The Benefits Of Hydroponic

 

Sprouted foods, or sprouts, are the grains, seeds, and legumes that started the process of creating a new plant. The grains and seeds of a certain plant are true concentrations of nutrients, and in a certain way "dormant" and waiting for the ideal conditions to develop. When we give them water, oxygen and a certain temperature, this food starts different biochemical processes that have the purpose of creating a new plant.

These are extremely nutritious and beneficial for health. These foods are increasingly present in the diet of the population, since they provide many vitamins that we all need. The sprouts are the seeds a little more developed, when the root grows and the first leaves are formed. And the hydroponic cultivation of these cultures is very simple.
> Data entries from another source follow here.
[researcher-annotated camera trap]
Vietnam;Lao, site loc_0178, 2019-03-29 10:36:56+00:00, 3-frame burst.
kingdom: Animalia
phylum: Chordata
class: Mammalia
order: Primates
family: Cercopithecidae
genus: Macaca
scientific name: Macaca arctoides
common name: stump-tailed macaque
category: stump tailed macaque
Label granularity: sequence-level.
A positive point in growing sprouts, mainly in urban environments, is that producing them requires little space. Furthermore, such cultivation requires low investment, simple technologies and the final product is obtained quickly. The high yield is another advantageous aspect, since 1 kg of seeds can produce up to 10 kg of shoots, of course depending on the species. The cultivation can be done at any time of the year. In hot seasons, germination is accelerated, but on the other hand, there is an increase in the need for water.

What are the advantages?

When starting the germination process, the seed produces different compounds and alters the structure of its constituents that will aim to create and feed the new plant. The germinated food will thus be easier to digest, much richer from a nutritional point of view, and will have fewer anti-nutritional factors (compounds that prevent the absorption of some nutrients), thus increasing its nutritional value.
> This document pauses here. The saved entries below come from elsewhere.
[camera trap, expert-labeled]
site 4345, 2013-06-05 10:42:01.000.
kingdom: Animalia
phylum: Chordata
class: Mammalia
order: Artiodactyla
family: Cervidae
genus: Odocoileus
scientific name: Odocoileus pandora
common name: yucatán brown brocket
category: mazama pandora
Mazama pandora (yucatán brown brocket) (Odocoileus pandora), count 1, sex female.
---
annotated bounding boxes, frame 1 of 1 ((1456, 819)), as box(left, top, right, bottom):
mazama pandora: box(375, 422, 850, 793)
Its vitamin and mineral content and the bioavailability of some of these nutrients can increase between 200 and 600%. There is also an increase in protein content and their biological value.

With germination, the degradation of different constituents of the grain and seed still occurs, making it much easier to digest.
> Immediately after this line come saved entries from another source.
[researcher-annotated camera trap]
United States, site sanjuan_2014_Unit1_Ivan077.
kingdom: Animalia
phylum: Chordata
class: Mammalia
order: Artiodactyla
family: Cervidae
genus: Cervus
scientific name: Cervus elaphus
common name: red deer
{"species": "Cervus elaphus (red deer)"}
Sprouted seeds can be homemade and are generally consumed in juices and salads; Sprouts can also be made at home, and are found for purchase at various fairs and fresh produce venues, and can compose many dishes and recipes, such as salads, sauces, sandwich fillings, etc. The only condition for the consumption of the sprout is that it is in natura, not cooked or frozen.

To grow hydroponic sprouts, use a length of glass or plastic, preferably wide and not deep, that allows the environment to remain well ventilated. Place three tablespoons of seeds and leave them in mineral water for one night (approximately 12 hours). Cover the bowl with a thin napkin. An elastic can be used to better hold the cover. The ideal temperature is 25 to 30 ° C. The next morning drain the water, wash the seeds and drain them again. The ideal is to wash the seeds twice a day, to remove the residues from the grain itself. Normally the presence of water and the embedding process start germination and this becomes visible when a white stitch breaks the grain's crust. On warm days this happens in 48 hours, on average. Appearing at the first leaves,

The foods to germinate are normally cereal grains, legumes or seeds, and each of these will have different germination times, as well as different flavors.

You can germinate grains like wheat, spelled wheat, barley, rice, buckwheat, or even rye. From these sprouted grains he can still make the bread of the Essenes.

This germination can end when the plant begins to grow and is at least the size of the seeds or grain that originated it, or continue until the plant grows a little more and use them in smoothies or juices, with is the case of the Wheat grass.

We can also germinate legumes such as alfalfa, soybeans, mung beans, grain or lentils, and they can be consumed in salads or other cold dishes. The best known examples are bean sprouts or alfalfa, there are already sales in different places.

You can also germinate oilseeds such as walnuts, almonds, hazelnuts or sunflower or pumpkin seeds: the nutritional value of the seeds increases considerably, in addition to being much more digestible.